Ethanol has boiling of 78.5 while dimethyl ether has boiling point of -24.9;so account for this diffrence in boiling points since they both have the same molecular weight.how can this be explained using diagrams?
Hydrogen bonding
The boiling points of compounds can be influenced by various factors, including intermolecular forces and molecular shape. In order to explain the difference in boiling points between ethanol and dimethyl ether, we can examine their molecular structures using diagrams.
Ethanol (C2H5OH) has a hydroxyl (-OH) group attached to a two-carbon chain. On the other hand, dimethyl ether (CH3OCH3) has two methyl (-CH3) groups attached to an oxygen atom.
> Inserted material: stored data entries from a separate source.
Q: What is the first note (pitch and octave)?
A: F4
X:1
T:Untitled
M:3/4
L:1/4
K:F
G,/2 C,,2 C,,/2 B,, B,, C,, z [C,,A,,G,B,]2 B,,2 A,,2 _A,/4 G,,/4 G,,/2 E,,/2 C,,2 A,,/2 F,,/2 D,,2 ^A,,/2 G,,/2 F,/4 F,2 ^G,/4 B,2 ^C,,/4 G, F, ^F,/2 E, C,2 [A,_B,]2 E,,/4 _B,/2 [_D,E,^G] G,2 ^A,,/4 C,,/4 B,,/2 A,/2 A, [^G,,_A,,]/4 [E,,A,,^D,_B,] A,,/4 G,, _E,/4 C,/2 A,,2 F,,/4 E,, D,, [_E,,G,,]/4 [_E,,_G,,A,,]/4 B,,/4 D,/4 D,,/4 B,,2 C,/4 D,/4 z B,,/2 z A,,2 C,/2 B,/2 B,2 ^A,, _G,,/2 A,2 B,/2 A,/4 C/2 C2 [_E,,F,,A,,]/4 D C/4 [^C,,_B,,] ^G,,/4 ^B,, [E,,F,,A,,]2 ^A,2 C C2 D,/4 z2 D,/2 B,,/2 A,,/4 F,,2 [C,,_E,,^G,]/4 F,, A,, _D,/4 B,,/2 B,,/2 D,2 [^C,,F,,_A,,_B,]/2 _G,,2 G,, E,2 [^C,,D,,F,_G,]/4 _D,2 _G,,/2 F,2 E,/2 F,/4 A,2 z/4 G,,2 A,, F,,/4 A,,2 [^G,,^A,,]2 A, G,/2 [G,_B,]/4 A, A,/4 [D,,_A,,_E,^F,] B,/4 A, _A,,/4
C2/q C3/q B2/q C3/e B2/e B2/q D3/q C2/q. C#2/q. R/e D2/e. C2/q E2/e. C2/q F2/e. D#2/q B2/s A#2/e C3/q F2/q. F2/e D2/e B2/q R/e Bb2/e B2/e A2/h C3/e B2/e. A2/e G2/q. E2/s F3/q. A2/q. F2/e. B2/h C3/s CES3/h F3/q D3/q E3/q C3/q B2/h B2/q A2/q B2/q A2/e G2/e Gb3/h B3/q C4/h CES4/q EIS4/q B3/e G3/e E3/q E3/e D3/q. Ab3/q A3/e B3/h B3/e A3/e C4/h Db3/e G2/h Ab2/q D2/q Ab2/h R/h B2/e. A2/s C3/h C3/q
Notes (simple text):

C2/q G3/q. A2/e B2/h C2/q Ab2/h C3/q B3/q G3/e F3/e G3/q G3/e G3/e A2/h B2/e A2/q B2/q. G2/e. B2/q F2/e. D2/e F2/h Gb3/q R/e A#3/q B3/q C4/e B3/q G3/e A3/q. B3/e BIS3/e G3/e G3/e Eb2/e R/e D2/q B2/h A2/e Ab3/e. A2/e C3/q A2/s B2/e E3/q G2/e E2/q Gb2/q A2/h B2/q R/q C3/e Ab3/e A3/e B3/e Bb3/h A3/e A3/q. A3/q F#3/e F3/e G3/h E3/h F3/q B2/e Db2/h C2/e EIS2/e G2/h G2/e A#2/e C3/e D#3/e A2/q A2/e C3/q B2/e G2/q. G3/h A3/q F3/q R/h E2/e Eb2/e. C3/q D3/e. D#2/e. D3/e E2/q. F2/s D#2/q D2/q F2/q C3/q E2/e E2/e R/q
Both compounds have the same molecular weight, but their boiling points differ significantly.
To analyze the difference in boiling points, we can consider the intermolecular forces present in each compound. In the case of ethanol, the hydroxyl group allows for hydrogen bonding to occur. Hydrogen bonding is a strong intermolecular force in which hydrogen is partially positive and attracted to highly electronegative atoms, such as oxygen. This extra intermolecular force leads to stronger attractions between ethanol molecules, requiring more energy to break these bonds and reach its boiling point of 78.5 °C.
However, dimethyl ether lacks a hydrogen attached to an oxygen atom and, therefore, cannot form hydrogen bonds. Instead, it experiences weaker London dispersion forces. These forces arise due to temporary shifts in electron density, creating temporary dipoles that attract neighboring molecules. Since London dispersion forces are generally weaker than hydrogen bonding, less energy is required to overcome these forces in dimethyl ether, resulting in a lower boiling point of -24.9 °C.
Therefore, the difference in boiling points between ethanol and dimethyl ether can be explained by the presence of hydrogen bonding in ethanol, which is absent in dimethyl ether. The formation of stronger intermolecular hydrogen bonds in ethanol requires more energy to break, leading to a higher boiling point.